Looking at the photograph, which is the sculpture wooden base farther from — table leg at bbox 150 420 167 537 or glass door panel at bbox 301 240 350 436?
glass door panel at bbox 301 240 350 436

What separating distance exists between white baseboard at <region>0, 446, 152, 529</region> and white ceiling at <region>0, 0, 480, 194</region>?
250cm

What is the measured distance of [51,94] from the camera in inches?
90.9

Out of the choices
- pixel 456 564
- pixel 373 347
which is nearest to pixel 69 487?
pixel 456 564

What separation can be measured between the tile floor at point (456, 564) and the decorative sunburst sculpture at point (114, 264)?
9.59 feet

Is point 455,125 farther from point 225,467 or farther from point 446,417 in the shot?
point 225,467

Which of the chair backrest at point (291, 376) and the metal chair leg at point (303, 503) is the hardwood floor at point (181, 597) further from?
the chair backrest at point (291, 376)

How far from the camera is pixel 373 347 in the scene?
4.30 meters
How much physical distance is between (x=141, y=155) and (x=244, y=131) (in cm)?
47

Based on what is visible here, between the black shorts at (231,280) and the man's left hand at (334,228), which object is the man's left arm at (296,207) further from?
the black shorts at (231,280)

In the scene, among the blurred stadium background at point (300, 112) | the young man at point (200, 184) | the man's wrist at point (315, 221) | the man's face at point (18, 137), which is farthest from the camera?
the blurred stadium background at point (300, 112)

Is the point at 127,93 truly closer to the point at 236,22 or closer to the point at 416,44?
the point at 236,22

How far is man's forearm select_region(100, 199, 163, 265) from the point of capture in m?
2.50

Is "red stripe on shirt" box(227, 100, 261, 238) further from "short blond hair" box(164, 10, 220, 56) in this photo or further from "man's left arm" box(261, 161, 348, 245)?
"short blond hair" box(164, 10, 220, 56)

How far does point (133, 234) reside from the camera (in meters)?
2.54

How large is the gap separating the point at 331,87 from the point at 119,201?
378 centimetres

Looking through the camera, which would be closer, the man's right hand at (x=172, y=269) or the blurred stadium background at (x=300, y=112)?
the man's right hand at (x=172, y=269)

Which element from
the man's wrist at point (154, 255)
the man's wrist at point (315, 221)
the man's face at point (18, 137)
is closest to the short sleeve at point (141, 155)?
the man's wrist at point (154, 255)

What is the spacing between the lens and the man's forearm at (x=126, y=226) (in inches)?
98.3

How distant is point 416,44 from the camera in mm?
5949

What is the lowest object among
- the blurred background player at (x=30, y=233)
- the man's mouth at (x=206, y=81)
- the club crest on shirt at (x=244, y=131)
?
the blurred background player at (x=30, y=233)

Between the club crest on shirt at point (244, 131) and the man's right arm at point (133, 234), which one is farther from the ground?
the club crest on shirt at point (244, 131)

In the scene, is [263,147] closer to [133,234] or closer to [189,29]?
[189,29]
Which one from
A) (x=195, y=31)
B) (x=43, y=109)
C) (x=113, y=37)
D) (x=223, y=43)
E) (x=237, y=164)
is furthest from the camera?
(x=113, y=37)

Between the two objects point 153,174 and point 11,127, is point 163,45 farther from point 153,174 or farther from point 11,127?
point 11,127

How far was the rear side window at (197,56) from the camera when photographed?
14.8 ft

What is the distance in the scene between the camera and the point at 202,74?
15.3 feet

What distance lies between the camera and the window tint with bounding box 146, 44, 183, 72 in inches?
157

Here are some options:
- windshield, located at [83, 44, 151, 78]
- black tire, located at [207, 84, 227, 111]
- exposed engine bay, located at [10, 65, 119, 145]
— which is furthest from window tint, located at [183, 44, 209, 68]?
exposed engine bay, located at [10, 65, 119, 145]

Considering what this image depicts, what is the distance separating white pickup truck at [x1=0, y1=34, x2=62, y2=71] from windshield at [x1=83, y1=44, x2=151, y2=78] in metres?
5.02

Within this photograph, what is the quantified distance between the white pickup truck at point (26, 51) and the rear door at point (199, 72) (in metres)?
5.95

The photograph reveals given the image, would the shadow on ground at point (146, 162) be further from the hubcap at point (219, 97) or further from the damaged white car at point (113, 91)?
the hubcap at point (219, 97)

..............................

_What is required:_
Count the lines of the material that contain the string "inches", matching case exactly. Give only the number.

_Result for this task:_
3